_Exercise instructions_.
Rewrite the items from the line containing "In the photograph" through the end of the items, changing "beige wall" to "cream wall" and leaving everything else unchanged.

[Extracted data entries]

* * * *

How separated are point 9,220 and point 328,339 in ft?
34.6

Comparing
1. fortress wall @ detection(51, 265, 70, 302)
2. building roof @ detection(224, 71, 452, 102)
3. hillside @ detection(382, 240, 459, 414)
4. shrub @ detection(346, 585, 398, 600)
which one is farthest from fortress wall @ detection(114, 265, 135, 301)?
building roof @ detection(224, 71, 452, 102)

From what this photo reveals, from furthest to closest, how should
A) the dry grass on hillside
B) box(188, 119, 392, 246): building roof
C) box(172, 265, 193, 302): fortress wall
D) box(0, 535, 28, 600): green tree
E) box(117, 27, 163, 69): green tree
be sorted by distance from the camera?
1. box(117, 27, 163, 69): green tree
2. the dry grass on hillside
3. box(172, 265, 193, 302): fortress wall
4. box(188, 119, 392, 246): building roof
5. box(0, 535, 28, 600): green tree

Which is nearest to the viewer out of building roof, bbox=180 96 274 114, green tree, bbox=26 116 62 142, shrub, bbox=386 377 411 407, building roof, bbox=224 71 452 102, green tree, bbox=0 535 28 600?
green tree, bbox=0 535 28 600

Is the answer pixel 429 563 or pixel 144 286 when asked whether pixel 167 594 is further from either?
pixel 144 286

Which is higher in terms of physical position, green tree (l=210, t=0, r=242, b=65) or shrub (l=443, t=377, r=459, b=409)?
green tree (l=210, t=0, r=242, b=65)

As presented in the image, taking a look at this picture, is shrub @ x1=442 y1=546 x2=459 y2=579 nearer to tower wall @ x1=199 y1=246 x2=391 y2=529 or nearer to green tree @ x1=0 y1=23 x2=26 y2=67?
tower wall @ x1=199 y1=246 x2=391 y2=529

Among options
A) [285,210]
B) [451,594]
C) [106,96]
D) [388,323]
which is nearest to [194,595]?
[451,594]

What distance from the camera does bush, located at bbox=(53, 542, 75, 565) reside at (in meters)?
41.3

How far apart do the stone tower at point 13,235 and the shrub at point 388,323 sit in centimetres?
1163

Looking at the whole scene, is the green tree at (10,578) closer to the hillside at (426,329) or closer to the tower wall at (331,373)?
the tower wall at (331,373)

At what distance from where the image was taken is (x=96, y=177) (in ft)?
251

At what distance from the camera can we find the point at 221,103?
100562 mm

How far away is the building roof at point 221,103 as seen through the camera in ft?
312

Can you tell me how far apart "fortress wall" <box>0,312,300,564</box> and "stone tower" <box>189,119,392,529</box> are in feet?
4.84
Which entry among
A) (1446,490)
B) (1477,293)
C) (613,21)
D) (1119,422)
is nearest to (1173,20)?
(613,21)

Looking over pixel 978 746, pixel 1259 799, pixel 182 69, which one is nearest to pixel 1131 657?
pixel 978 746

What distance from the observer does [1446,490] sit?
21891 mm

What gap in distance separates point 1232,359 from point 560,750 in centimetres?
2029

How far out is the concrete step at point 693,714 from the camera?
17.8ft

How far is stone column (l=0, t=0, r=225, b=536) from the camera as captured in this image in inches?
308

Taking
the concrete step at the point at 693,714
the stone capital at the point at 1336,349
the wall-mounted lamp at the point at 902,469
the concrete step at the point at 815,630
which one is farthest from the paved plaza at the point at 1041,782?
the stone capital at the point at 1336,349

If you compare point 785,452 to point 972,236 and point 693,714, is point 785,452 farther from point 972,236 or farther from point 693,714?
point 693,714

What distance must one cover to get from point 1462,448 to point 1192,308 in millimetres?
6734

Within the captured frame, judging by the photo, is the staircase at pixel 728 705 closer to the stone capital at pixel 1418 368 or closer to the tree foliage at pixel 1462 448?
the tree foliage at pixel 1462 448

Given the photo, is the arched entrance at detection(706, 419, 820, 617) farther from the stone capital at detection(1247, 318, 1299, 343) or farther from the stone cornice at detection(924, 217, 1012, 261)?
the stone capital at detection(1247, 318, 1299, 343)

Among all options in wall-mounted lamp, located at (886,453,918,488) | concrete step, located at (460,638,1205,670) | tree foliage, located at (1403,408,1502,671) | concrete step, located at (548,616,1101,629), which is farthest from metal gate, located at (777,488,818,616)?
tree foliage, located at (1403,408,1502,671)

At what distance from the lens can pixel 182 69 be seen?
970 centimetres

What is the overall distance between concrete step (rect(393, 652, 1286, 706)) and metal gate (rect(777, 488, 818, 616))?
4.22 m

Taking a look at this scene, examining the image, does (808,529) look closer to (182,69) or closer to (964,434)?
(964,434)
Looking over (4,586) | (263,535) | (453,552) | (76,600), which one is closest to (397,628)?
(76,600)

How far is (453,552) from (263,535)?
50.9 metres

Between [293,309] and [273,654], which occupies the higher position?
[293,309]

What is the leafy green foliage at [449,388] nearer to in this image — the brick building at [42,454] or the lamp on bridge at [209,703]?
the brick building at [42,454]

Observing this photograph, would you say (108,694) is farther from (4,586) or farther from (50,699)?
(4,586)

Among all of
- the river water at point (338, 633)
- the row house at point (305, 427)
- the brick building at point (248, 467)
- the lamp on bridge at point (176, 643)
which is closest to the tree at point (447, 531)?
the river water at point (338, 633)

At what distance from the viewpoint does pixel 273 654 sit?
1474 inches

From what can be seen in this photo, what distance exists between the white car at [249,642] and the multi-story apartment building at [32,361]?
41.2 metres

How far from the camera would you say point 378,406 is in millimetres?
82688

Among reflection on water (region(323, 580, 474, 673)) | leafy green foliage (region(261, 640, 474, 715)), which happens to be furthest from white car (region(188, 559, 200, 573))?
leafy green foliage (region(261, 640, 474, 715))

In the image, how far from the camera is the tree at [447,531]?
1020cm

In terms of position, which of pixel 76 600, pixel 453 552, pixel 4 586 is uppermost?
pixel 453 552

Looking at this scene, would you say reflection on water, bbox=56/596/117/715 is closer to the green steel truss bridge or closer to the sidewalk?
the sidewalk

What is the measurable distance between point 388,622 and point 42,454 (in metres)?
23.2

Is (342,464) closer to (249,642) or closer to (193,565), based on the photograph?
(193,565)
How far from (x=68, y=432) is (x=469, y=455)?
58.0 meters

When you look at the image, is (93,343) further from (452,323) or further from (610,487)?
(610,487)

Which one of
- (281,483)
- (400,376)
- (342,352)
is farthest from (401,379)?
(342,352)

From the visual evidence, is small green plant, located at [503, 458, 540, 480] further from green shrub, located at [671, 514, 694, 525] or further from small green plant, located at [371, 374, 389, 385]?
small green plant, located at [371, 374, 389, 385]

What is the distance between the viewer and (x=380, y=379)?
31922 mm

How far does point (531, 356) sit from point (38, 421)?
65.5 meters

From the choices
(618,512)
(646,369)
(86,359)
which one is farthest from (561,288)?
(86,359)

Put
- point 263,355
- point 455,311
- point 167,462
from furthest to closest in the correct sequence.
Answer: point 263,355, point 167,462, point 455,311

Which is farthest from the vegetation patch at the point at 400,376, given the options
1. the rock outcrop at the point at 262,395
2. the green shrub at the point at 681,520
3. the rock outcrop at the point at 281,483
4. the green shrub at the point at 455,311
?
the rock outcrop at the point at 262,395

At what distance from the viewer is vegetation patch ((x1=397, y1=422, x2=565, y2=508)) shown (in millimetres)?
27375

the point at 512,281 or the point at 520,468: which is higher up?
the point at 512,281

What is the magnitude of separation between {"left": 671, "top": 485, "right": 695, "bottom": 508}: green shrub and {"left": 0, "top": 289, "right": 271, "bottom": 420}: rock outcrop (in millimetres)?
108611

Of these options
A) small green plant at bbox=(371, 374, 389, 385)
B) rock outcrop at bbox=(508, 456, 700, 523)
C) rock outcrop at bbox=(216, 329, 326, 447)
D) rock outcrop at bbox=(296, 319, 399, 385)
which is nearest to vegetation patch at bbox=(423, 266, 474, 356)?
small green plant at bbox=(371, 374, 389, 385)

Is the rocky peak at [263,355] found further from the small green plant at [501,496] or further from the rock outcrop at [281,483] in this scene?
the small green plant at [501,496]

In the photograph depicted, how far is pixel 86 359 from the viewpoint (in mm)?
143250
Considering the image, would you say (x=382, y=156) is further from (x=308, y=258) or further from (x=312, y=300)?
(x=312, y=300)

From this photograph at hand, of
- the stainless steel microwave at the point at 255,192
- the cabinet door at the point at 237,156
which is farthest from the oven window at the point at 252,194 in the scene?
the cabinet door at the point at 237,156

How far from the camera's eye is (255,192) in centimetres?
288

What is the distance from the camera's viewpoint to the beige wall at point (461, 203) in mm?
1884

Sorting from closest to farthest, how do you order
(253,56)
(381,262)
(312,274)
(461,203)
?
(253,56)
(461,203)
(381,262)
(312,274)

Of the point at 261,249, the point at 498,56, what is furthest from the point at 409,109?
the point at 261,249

* * * *

_Written answer_.
In the photograph depicted, how far is pixel 86 359 from the viewpoint (in mm)?
143250
Considering the image, would you say (x=382, y=156) is further from (x=308, y=258) or further from (x=312, y=300)?
(x=312, y=300)

From this photograph at hand, of
- the stainless steel microwave at the point at 255,192
- the cabinet door at the point at 237,156
which is farthest from the oven window at the point at 252,194 in the scene?
the cabinet door at the point at 237,156

How far from the camera's eye is (255,192) in centimetres?
288

What is the distance from the camera's viewpoint to the cream wall at point (461, 203) in mm?
1884

Sorting from closest to farthest, how do you order
(253,56)
(381,262)
(312,274)
(461,203)
?
(253,56)
(461,203)
(381,262)
(312,274)

Of the point at 261,249, the point at 498,56, what is furthest from the point at 409,109?
the point at 261,249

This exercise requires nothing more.